Le style du Président

Le régime présidentiel dans lequel nous sommes crée un style, par mimétisme.
LE STYLE DU PRESIDENT

FRANÇOISE GIROUD

Quand les rois de France changeaient de numéro, les fauteuils changeaient de pieds, le ventre des commodes et celui des dames changeaient de place, les seigneurs changeaient de perruques, un nouveau style se créait, dont les signes extérieurs nous sont encore si familiers que nous pouvons dire : « Voilà une bergère Louis XV, une table Charles X, une robe Empire. »
Aujourd'hui, l'impulsion ne vient pas, dans ce domaine, de la Cour ou de ce qui en tient lieu. Personne ne donne le ton, n'impose un modèle auquel se référer pour manifester que l'on appartient à la société d'en haut, celle qui circule dans les allées du pouvoir.

EXERCICES
(1) Recopiez sans rien changer le passage de l'article sur le style du Président qui s'ouvre sur les mots contenant « LE STYLE DU PRESIDENT » et se ferme sur « allées du pouvoir. ».
(2) Répondez à ces questions sur l'article sur le style du Président.
(a) Selon la phrase d'introduction, que crée le régime présidentiel, et par quel moyen ?
(b) Que se créait-il quand les rois de France changeaient de numéro ?
(c) D'où l'impulsion ne vient-elle pas aujourd'hui, dans ce domaine ?
Les enregistrements qui suivent proviennent d'une autre source.

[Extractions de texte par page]
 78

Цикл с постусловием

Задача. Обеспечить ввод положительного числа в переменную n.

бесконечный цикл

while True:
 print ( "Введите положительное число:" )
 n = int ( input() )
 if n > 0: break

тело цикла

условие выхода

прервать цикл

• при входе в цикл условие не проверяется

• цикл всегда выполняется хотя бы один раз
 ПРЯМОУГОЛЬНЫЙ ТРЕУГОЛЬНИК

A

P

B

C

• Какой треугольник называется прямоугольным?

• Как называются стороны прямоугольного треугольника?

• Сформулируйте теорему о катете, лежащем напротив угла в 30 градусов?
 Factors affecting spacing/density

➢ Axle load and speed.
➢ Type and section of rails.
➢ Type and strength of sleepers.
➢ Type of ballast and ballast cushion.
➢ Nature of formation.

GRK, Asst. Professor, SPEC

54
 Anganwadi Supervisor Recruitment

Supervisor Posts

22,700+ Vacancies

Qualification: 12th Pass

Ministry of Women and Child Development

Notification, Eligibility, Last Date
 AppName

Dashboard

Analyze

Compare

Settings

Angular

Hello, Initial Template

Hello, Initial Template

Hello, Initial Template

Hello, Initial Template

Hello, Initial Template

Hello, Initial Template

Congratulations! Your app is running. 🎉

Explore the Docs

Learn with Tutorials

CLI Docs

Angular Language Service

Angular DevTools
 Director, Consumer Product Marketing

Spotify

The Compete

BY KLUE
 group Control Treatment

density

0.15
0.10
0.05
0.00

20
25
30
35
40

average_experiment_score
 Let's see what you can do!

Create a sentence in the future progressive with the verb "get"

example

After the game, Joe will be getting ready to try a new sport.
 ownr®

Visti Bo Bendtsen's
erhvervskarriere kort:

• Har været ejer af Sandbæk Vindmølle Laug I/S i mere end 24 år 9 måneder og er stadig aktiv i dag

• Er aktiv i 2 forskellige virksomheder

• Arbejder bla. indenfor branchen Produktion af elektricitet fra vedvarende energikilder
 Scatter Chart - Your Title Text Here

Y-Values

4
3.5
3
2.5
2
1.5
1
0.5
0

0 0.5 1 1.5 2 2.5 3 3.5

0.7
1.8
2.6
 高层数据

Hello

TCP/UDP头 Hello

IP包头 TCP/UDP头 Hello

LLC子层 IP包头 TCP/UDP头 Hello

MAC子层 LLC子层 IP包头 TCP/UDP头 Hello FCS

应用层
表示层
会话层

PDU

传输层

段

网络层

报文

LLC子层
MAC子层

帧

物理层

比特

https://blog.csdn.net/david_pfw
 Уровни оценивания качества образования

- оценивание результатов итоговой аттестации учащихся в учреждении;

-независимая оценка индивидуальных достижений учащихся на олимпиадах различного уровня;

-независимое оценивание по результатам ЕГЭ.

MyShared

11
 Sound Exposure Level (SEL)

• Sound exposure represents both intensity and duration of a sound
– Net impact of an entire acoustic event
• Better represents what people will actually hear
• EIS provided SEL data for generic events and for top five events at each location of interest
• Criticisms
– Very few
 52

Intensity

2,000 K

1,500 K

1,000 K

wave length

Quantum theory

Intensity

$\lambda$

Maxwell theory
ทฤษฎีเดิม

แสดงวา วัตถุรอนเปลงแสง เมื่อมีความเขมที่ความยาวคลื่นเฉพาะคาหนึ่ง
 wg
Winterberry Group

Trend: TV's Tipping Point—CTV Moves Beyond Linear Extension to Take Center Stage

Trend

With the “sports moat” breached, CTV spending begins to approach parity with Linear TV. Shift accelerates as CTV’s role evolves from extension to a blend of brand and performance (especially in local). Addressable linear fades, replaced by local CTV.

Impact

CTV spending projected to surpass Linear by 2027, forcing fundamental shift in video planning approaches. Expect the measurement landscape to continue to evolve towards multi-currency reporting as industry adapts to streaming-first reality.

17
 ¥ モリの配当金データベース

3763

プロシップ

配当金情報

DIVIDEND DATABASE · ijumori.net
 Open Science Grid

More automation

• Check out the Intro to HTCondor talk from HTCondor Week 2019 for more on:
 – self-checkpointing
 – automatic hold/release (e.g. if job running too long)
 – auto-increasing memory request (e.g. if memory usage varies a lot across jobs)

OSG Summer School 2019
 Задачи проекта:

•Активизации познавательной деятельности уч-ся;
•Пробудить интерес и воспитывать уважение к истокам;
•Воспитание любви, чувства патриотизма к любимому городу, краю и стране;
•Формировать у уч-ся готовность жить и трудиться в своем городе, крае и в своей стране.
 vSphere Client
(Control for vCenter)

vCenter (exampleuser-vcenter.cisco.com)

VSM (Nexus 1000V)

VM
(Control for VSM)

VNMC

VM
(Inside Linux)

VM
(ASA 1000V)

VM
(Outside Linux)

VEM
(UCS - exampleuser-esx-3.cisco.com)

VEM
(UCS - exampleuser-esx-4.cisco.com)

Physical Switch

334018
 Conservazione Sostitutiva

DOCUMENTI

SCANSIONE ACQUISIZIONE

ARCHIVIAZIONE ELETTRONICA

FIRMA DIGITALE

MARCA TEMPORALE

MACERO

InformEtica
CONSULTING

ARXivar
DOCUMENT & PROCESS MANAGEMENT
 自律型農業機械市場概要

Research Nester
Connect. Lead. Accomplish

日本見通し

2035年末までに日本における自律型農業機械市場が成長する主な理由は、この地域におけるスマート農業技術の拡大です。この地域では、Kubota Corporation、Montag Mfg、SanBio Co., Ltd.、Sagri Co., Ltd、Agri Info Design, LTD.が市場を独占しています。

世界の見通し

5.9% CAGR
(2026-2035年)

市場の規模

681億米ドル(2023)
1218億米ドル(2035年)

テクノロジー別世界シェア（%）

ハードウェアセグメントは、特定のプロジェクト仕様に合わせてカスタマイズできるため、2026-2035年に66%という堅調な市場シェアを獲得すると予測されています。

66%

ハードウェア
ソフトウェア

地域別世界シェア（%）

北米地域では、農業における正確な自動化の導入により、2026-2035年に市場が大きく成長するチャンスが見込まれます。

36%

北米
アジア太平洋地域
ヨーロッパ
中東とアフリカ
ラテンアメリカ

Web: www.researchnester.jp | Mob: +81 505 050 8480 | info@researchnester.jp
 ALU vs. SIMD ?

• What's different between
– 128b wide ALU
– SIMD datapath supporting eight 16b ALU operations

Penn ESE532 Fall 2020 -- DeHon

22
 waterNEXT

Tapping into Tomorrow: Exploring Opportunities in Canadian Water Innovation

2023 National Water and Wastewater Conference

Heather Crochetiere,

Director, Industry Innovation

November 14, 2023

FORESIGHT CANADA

CORRIGÉ DES EXERCICES
(1)
LE STYLE DU PRESIDENT

FRANÇOISE GIROUD

Quand les rois de France changeaient de numéro, les fauteuils changeaient de pieds, le ventre des commodes et celui des dames changeaient de place, les seigneurs changeaient de perruques, un nouveau style se créait, dont les signes extérieurs nous sont encore si familiers que nous pouvons dire : « Voilà une bergère Louis XV, une table Charles X, une robe Empire. »
Aujourd'hui, l'impulsion ne vient pas, dans ce domaine, de la Cour ou de ce qui en tient lieu. Personne ne donne le ton, n'impose un modèle auquel se référer pour manifester que l'on appartient à la société d'en haut, celle qui circule dans les allées du pouvoir.

(2)
(a) Il crée un style, par mimétisme.
(b) Un nouveau style se créait.
(c) Elle ne vient pas de la Cour ou de ce qui en tient lieu.